**ЗАДАНИЯ**
1. Определите, соответствуют ли тексту о Татьяне Щипковой утверждения (а), (б) и (в): (а) Щипкову отправили на 3 года в лагерь в Хабаровском крае; (б) по политическим статьям осудили шестерых верующих; (в) пересылка из Москвы заняла меньше месяца. На каждое ответьте «да» или «нет» и приведите решающие слова текста дословно.
2. Перепишите отрывок из текста о Татьяне Щипковой: начните с места, где стоят слова «О лесбиянстве и», и остановитесь после слов «суевериями и сатанизмом.».

О лесбиянстве и суевериях на советской зоне глазами диссидентки

В 1980 году христианская диссидентка Татьяна Щипкова на 3 года отправилась в лагерь в Хабаровском крае. Она подробно описала, чем жила тогда женская зона. Щипкова описывала, что лагерь был поражён лесбиянством, а тяга зэчек к вере оборачивалась страшными суевериями и сатанизмом.

Татьяна Щипкова в 1970-е годы стала активисткой христианского кружка, который окормлял известный православный священник-диссидент Дмитрий Дудко (отсидел 8 лет в ГУЛАГе за сотрудничество с немцами на оккупированных территориях). В 1979 году на одной из молельных квартир их кружок был схвачен КГБ, лишь двоих верующих осудили по политическим статьям, шестерых – по уголовным. Щипкова оказала сопротивление оперативникам (ударила одного из них), за это она была осуждена на 3 года лагеря общего режима. Пересылка по этапу из Москвы в Хабаровский край заняла больше двух месяцев.

Извлечённые записи данных:
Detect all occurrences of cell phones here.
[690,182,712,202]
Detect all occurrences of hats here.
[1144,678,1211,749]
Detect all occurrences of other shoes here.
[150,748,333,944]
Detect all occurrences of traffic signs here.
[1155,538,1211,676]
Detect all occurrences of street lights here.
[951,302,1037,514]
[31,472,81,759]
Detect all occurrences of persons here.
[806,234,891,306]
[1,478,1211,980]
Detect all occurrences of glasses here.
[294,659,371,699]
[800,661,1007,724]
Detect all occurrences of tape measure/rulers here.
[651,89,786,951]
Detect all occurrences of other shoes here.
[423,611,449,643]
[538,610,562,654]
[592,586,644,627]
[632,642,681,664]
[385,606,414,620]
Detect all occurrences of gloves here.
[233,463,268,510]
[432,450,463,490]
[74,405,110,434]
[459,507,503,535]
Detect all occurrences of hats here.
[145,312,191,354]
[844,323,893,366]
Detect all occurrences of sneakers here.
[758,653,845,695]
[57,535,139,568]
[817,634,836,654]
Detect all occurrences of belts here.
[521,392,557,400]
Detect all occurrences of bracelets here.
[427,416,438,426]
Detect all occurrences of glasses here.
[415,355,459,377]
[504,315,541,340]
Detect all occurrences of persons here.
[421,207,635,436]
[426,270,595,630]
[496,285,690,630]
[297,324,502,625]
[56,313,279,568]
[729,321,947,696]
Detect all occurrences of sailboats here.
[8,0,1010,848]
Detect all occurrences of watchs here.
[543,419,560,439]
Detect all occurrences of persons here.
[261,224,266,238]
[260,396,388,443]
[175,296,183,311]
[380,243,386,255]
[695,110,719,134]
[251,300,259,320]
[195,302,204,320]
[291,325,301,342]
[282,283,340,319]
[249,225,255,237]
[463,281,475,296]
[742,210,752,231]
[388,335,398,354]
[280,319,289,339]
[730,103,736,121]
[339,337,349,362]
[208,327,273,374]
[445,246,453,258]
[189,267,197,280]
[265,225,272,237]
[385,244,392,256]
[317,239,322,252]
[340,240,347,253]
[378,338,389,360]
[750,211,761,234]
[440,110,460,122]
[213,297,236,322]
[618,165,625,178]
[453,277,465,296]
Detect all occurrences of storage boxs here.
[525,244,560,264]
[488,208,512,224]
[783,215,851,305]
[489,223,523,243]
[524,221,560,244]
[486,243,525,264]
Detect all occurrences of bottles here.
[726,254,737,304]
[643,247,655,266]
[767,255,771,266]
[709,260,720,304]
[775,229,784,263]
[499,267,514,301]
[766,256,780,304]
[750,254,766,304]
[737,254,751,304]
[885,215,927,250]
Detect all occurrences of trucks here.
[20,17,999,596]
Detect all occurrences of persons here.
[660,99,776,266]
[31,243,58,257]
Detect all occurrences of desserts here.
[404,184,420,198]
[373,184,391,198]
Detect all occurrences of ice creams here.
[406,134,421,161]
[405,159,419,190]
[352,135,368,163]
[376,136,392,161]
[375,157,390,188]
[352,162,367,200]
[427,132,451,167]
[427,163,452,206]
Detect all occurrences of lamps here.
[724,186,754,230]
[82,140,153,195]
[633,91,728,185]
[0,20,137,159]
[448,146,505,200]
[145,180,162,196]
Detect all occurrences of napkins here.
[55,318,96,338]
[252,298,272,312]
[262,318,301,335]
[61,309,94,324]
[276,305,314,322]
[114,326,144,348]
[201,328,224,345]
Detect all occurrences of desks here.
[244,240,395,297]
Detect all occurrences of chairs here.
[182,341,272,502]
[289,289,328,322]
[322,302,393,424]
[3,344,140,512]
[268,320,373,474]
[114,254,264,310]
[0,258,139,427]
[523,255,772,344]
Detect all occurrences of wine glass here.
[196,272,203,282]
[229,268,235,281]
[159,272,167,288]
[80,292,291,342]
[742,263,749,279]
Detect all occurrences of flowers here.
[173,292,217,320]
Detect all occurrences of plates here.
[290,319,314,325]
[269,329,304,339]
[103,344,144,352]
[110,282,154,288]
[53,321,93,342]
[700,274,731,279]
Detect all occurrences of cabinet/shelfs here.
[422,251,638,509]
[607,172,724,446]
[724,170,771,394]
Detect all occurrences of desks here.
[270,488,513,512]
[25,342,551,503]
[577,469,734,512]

**РАЗБОР РЕШЕНИЙ**
1.
(а) Да: «на 3 года отправилась в лагерь в Хабаровском крае».
(б) Нет: «лишь двоих верующих осудили по политическим статьям, шестерых – по уголовным».
(в) Нет: «Пересылка по этапу из Москвы в Хабаровский край заняла больше двух месяцев».

2.
О лесбиянстве и суевериях на советской зоне глазами диссидентки

В 1980 году христианская диссидентка Татьяна Щипкова на 3 года отправилась в лагерь в Хабаровском крае. Она подробно описала, чем жила тогда женская зона. Щипкова описывала, что лагерь был поражён лесбиянством, а тяга зэчек к вере оборачивалась страшными суевериями и сатанизмом.